Assim o Xiconhoca representa tudo aquilo que nós combatemos. Podemos dizer que ele tem uma boca de bêbado, uma orelha de boateiro, mãos de açambarcador e de especulador, olhos de racista, nariz de tribalista, dentes de regionalista, pés de confusionista. O Xiconhoca é uma figura que representa todos estes males deixados pelo colonialismo, e que o Povo moçambicano está a combater.

Xiconhocas são aqueles indivíduos que conduzem viaturas quando se encontram bêbados, originando graves acidentes; é o parasita que se recusa a trabalhar, a participar na produção colectiva.
Existem, no entanto, muitas pessoas que usam a palavra Xiconhoca por uma simples brincadeira.
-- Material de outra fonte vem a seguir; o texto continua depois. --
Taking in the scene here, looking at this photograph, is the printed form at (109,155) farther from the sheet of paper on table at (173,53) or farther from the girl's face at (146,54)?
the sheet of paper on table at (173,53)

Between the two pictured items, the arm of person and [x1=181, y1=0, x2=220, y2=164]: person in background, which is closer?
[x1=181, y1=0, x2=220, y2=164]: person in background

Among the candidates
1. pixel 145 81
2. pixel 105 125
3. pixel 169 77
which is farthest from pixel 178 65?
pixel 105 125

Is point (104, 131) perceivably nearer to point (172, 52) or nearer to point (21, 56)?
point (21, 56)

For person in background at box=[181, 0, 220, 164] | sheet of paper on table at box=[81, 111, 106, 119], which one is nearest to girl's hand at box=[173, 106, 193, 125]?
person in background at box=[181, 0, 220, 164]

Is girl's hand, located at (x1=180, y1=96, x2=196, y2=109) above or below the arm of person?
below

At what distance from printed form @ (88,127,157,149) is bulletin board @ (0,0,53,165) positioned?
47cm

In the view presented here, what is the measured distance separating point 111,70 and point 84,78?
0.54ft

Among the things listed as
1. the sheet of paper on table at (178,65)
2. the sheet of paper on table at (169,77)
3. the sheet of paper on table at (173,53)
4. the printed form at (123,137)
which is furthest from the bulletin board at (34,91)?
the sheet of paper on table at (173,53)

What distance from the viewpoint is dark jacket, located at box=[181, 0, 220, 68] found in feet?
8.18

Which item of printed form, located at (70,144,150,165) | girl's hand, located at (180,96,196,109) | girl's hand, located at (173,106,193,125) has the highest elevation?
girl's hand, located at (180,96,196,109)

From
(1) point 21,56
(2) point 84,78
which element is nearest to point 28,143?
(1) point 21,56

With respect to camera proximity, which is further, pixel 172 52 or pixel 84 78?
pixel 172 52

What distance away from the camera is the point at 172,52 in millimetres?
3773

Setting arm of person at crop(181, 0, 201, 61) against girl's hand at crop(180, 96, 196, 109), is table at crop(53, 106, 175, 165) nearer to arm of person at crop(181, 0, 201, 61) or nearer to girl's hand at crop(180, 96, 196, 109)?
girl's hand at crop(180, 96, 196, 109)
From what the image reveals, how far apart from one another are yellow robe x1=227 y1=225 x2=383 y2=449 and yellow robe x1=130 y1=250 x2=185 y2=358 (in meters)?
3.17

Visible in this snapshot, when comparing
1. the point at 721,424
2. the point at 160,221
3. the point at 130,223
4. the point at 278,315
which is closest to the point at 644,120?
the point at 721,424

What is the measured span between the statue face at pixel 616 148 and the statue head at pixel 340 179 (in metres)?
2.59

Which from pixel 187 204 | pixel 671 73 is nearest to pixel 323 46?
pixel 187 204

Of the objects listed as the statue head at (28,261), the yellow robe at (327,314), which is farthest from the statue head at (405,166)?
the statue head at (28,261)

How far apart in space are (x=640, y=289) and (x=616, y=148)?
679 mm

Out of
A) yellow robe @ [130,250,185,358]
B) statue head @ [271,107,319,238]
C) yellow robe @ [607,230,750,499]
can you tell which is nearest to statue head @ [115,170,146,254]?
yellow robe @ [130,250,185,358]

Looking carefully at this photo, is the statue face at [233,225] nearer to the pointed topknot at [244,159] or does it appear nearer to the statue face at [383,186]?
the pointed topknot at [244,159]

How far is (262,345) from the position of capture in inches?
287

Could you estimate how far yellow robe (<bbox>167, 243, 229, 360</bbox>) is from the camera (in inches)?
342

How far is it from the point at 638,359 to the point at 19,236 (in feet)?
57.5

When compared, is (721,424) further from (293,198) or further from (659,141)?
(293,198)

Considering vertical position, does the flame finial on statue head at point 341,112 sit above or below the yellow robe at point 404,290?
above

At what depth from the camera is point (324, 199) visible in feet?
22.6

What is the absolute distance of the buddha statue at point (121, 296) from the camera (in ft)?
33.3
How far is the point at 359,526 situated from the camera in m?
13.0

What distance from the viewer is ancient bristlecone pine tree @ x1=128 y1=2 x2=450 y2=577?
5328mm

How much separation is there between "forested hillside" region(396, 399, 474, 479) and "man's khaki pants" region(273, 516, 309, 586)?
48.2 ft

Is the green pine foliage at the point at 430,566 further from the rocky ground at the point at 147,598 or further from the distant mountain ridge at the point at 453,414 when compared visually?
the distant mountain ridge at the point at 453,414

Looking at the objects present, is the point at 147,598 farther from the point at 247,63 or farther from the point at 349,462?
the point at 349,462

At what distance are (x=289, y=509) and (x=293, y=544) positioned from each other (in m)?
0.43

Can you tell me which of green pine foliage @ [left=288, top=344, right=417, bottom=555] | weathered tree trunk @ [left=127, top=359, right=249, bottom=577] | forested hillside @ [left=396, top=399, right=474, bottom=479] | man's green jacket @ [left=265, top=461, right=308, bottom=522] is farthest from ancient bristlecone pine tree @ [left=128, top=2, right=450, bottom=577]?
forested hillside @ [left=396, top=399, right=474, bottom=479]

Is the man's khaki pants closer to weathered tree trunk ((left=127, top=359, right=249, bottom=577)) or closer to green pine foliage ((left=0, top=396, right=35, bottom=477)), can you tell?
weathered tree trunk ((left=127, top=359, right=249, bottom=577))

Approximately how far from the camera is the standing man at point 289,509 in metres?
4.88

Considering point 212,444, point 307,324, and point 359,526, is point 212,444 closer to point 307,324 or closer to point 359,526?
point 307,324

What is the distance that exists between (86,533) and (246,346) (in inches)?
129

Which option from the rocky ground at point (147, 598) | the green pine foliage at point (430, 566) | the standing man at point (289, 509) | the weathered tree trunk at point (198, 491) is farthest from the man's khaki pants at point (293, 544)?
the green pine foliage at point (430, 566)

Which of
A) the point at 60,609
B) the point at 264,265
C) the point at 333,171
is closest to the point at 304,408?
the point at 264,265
Tenho amigos que também tem esse hábito, num sentido de piada a gente chama xiconhoca ou xiconhoquices qualquer atitude admirável.
população deve estar consciente que o Xiconhoca é um inimigo do Povo, é um indivíduo que tem o mesmo modo de vida do inimigo, do reaccionário, do inimigo da independência e soberania moçambicanas, é todo o indisciplinado, o corrupto, os bandidos, assassinos, ladrões, divisionistas, regionalistas, racistas, etc.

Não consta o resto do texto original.